╭─ Record excerpts
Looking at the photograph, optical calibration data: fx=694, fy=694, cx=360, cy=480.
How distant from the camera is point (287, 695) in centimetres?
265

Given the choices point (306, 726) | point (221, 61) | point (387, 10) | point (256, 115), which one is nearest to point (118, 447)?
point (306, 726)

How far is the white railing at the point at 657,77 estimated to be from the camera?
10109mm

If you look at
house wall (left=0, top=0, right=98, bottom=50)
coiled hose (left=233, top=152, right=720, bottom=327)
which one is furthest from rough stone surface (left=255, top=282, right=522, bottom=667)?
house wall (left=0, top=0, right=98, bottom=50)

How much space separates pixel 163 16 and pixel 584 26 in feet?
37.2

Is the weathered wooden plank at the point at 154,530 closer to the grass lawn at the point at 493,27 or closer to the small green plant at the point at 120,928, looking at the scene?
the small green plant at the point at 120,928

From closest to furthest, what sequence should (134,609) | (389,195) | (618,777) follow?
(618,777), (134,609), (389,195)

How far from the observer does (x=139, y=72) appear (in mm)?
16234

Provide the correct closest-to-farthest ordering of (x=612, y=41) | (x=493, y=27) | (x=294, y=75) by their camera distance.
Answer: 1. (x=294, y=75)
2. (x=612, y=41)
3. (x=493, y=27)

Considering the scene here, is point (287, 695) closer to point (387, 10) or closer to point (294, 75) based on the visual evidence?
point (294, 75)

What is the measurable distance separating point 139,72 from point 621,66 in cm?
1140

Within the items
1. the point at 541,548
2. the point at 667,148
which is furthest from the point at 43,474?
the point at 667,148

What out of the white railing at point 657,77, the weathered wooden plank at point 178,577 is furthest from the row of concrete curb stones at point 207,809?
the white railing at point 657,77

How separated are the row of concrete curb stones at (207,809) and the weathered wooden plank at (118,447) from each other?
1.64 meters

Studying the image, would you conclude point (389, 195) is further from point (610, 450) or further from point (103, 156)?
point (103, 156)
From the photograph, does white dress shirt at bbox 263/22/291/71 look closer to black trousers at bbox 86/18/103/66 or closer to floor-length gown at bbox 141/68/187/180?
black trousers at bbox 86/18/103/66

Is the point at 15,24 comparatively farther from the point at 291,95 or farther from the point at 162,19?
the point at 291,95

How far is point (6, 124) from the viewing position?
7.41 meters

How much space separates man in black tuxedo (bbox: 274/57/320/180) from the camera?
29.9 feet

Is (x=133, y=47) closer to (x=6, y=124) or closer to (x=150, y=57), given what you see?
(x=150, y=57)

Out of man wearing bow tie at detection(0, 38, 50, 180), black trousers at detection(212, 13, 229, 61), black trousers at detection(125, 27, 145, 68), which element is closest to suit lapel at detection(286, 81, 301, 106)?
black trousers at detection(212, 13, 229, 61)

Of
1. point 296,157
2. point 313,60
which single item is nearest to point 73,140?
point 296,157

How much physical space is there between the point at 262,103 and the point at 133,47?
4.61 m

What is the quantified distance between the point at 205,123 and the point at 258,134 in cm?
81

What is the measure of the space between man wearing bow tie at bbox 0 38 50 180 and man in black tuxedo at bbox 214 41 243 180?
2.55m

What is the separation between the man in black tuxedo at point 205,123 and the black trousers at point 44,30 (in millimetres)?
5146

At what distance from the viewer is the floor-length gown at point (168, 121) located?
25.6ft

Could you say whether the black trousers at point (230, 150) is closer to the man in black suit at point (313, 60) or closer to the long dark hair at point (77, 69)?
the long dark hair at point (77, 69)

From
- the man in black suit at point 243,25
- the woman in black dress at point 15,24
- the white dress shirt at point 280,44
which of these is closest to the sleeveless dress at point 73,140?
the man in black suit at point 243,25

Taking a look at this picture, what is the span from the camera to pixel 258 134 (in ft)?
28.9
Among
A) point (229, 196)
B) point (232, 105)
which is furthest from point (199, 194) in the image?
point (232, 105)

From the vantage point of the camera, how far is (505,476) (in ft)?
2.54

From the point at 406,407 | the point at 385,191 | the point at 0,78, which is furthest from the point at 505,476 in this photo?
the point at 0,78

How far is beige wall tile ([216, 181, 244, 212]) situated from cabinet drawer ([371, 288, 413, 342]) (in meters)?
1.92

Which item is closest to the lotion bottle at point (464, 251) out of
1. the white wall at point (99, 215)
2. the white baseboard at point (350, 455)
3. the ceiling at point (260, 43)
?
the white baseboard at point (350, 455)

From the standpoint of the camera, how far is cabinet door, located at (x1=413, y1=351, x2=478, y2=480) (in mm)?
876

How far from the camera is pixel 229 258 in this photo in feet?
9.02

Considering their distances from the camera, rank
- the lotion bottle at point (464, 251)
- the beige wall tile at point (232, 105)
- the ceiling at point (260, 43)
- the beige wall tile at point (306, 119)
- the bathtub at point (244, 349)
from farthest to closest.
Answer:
╰─
→ **Problem requirements**
Begin at the line that has "Considering their distances" and stop at the end of the rows. Write those lines out again, swapping "beige" for "cream" and leaving everything else unchanged.

→ **In response**
Considering their distances from the camera, rank
- the lotion bottle at point (464, 251)
- the cream wall tile at point (232, 105)
- the ceiling at point (260, 43)
- the cream wall tile at point (306, 119)
- the bathtub at point (244, 349)
from farthest to closest.
Answer:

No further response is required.